Again, allowing various misallocated structures to go under will stop the bleeding of wealth generators. (Note again that the misallocated structures must be funded all the time. This means that wealth generators will have less real funding than they could have had at their disposal as long as these structures are allowed to exist.)
The US government and the Fed could learn from the Japanese experience: schemes to fix the economy don’t work if the pool of real savings is not there. In order to lift banks’ lending between 2001 and 2003, the Bank of Japan (BOJ) had been aggressively pumping money into the financial system. The average rate of growth of monetary pumping, as depicted by the bank holdings of balances at the BOJ, had increased by 93% during that period. In April 2002, the yearly rate of growth stood at 293%. Yet bank loans had continued to fall. The average yearly rate of growth of loans from 2001 to 2003 stood at negative 4.5%.
Conclusion
We suggest that the seizure of Fannie Mae and Freddie Mac (FF) by the government cannot help the housing market or the economy. Most people hold the mistaken view that the government has extra real resources that can be used in emergencies. This is erroneous. The government is not a wealth generator; it can only consume and redistribute real wealth. What is needed to revive the economy is a growing pool of real savings.

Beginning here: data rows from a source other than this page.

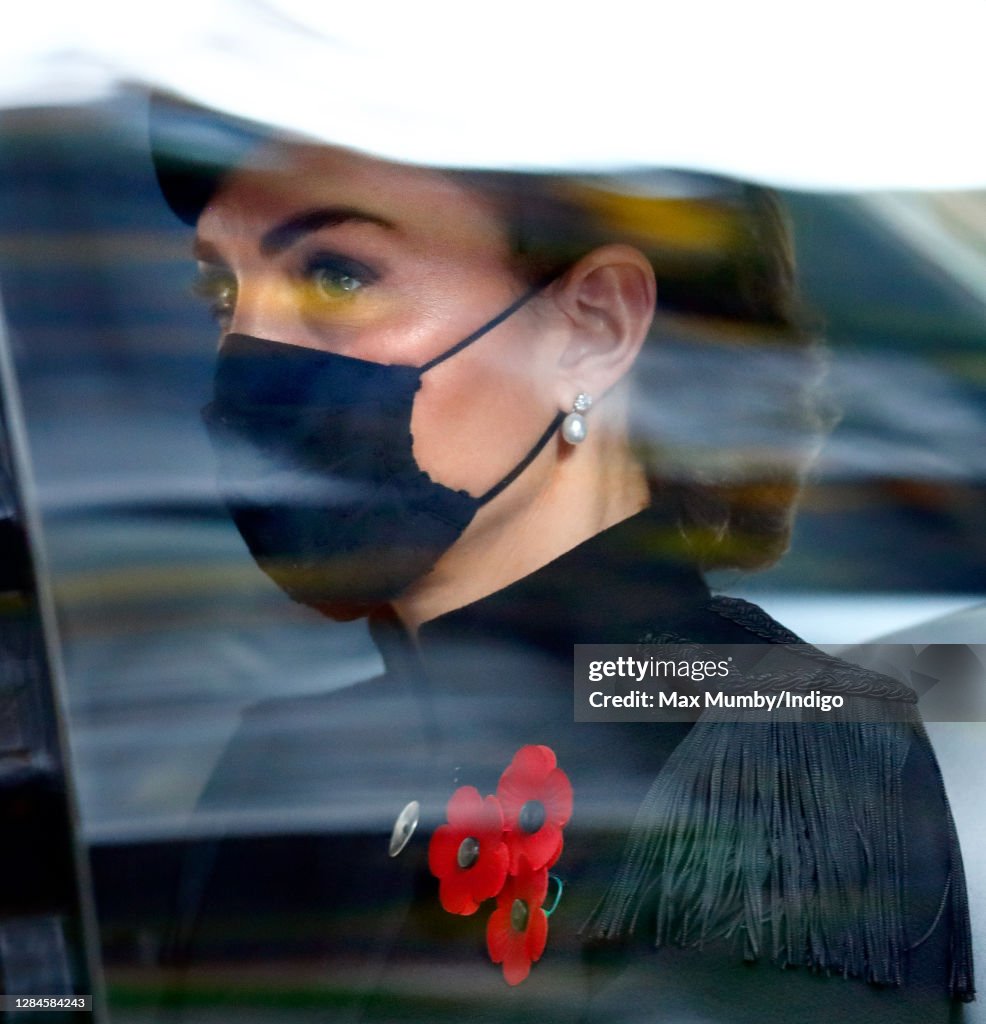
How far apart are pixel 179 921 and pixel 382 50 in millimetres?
1106

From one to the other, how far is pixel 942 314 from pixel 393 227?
2.25 ft

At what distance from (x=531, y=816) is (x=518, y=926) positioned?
5.1 inches

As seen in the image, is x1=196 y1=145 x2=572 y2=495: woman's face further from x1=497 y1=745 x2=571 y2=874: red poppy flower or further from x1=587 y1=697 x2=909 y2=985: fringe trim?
x1=587 y1=697 x2=909 y2=985: fringe trim

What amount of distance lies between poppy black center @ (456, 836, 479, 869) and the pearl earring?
0.50 m

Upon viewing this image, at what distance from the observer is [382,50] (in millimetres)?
1220

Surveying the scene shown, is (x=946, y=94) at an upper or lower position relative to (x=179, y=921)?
upper

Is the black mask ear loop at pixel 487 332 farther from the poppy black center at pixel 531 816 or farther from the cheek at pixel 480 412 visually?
the poppy black center at pixel 531 816

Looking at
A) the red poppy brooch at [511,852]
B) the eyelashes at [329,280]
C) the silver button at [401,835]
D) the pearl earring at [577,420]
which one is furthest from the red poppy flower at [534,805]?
the eyelashes at [329,280]

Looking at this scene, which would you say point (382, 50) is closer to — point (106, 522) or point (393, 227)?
point (393, 227)

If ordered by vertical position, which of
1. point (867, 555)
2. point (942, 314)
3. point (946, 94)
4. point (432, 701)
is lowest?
point (432, 701)

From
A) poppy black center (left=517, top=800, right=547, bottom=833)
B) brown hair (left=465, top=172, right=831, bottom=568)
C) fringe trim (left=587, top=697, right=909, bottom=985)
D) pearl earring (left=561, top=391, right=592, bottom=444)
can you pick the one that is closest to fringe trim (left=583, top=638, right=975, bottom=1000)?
fringe trim (left=587, top=697, right=909, bottom=985)

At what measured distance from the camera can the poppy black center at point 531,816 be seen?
1266 mm

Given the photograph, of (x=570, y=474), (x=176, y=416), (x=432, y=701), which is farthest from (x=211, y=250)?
(x=432, y=701)

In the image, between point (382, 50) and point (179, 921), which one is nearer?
point (382, 50)
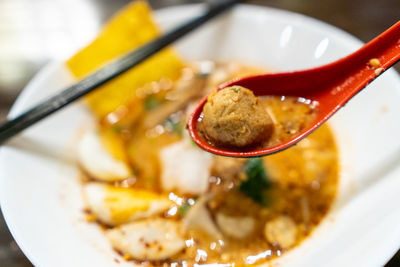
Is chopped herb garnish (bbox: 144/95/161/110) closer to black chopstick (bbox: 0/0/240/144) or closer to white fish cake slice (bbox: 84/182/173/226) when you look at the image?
black chopstick (bbox: 0/0/240/144)

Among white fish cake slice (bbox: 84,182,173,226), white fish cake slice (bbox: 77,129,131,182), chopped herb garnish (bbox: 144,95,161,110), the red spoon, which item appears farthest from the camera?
chopped herb garnish (bbox: 144,95,161,110)

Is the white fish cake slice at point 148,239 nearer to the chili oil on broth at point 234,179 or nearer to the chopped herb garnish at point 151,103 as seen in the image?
the chili oil on broth at point 234,179

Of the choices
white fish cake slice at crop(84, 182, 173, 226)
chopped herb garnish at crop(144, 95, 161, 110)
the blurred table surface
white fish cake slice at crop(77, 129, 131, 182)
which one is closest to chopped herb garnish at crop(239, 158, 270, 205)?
white fish cake slice at crop(84, 182, 173, 226)

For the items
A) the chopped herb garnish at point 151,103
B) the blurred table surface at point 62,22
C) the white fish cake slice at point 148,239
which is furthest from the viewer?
the blurred table surface at point 62,22

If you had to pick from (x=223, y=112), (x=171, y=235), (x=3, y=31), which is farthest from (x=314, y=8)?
(x=3, y=31)

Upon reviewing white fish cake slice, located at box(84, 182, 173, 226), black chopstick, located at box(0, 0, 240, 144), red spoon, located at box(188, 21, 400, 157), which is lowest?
white fish cake slice, located at box(84, 182, 173, 226)

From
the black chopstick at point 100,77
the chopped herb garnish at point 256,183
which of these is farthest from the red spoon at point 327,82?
the black chopstick at point 100,77
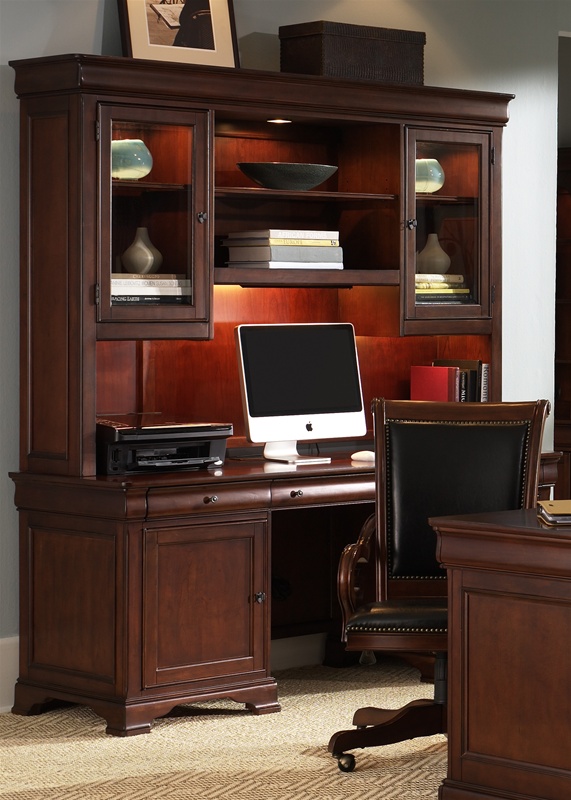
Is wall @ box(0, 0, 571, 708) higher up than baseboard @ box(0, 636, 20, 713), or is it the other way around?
wall @ box(0, 0, 571, 708)

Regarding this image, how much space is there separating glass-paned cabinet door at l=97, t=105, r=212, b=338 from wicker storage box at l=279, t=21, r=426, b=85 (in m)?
0.58

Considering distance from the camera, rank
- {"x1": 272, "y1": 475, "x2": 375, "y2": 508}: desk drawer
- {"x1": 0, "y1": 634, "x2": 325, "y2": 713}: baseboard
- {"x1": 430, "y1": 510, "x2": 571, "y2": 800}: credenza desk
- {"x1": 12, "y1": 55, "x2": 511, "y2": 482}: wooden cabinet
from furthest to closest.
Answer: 1. {"x1": 0, "y1": 634, "x2": 325, "y2": 713}: baseboard
2. {"x1": 272, "y1": 475, "x2": 375, "y2": 508}: desk drawer
3. {"x1": 12, "y1": 55, "x2": 511, "y2": 482}: wooden cabinet
4. {"x1": 430, "y1": 510, "x2": 571, "y2": 800}: credenza desk

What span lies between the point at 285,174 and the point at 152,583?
1.55m

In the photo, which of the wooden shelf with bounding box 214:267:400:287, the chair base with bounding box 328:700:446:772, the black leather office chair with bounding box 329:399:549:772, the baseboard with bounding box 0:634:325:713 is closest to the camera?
the chair base with bounding box 328:700:446:772

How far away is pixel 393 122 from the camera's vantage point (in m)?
4.99

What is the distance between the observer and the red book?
528cm

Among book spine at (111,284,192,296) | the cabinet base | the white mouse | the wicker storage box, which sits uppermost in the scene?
the wicker storage box

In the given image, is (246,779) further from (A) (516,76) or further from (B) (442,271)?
(A) (516,76)

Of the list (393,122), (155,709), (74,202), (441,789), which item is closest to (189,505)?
(155,709)

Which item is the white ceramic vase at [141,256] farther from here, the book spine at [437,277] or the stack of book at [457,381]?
the stack of book at [457,381]

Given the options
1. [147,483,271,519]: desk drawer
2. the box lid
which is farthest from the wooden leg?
the box lid

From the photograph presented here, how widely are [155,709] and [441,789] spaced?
47.3 inches

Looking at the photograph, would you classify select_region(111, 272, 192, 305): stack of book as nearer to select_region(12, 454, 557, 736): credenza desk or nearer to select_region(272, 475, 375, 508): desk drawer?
select_region(12, 454, 557, 736): credenza desk

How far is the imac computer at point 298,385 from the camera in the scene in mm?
4898
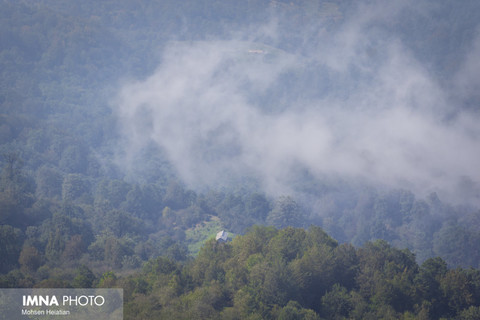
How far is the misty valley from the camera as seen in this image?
37.1 meters

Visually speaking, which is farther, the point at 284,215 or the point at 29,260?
the point at 284,215

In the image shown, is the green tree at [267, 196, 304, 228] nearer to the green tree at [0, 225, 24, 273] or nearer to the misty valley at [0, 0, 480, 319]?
the misty valley at [0, 0, 480, 319]

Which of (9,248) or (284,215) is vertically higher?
(284,215)

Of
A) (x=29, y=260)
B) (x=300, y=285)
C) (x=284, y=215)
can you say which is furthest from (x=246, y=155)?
(x=300, y=285)

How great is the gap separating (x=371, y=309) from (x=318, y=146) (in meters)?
89.5

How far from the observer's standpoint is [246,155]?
11656cm

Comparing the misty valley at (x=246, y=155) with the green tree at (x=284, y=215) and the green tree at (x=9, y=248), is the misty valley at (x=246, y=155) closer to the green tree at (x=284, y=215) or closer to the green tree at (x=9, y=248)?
the green tree at (x=9, y=248)

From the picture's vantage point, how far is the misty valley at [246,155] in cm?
3706

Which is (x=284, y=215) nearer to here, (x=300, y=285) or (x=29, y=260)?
(x=300, y=285)

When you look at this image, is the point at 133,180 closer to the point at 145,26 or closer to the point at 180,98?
the point at 180,98

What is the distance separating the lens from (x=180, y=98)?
141 metres

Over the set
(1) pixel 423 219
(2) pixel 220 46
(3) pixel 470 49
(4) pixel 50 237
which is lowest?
(4) pixel 50 237

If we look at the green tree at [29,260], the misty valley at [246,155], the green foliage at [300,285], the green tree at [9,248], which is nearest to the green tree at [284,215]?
the misty valley at [246,155]

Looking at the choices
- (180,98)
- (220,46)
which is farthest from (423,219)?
(220,46)
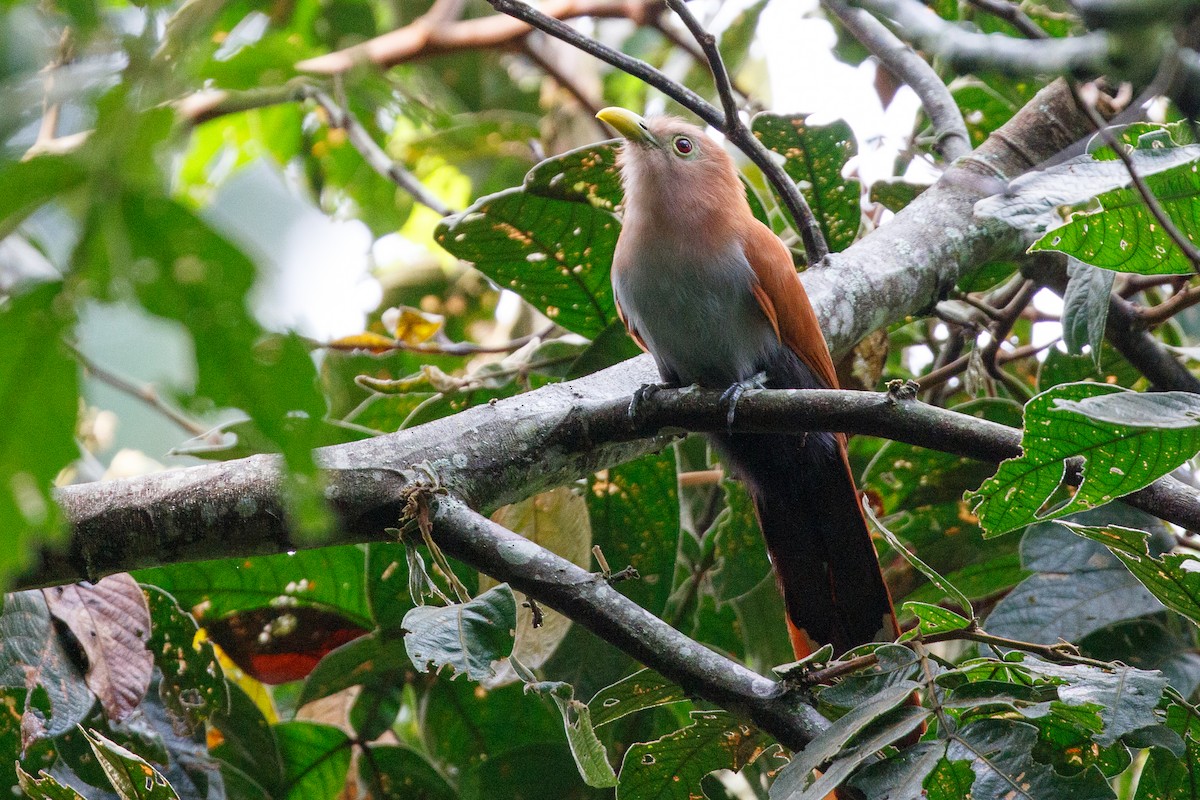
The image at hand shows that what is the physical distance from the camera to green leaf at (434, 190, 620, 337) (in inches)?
95.9

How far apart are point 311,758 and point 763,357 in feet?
4.74

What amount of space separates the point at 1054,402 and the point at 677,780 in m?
0.90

Neither the US Treasury nor the US central bank can create real savings. In order to keep the failing FF going, the taxpayers will be forced to foot the bill. This means a further squandering of the already depleted pool of real savings. Only wealth generators can revive the economy by accumulating enough real capital. In this regard, no government or central-bank policies can replace wealth generators.
The only way wealth generators can act effectively is when they are not disturbed, i.e., in a free-market environment. The sooner the government allows them to move ahead, the sooner we will have economic improvement. Any government or central-bank policies that are intended to improve on the free market — in particular during difficult economic times — are likely to make things much worse and prolong the economic crisis.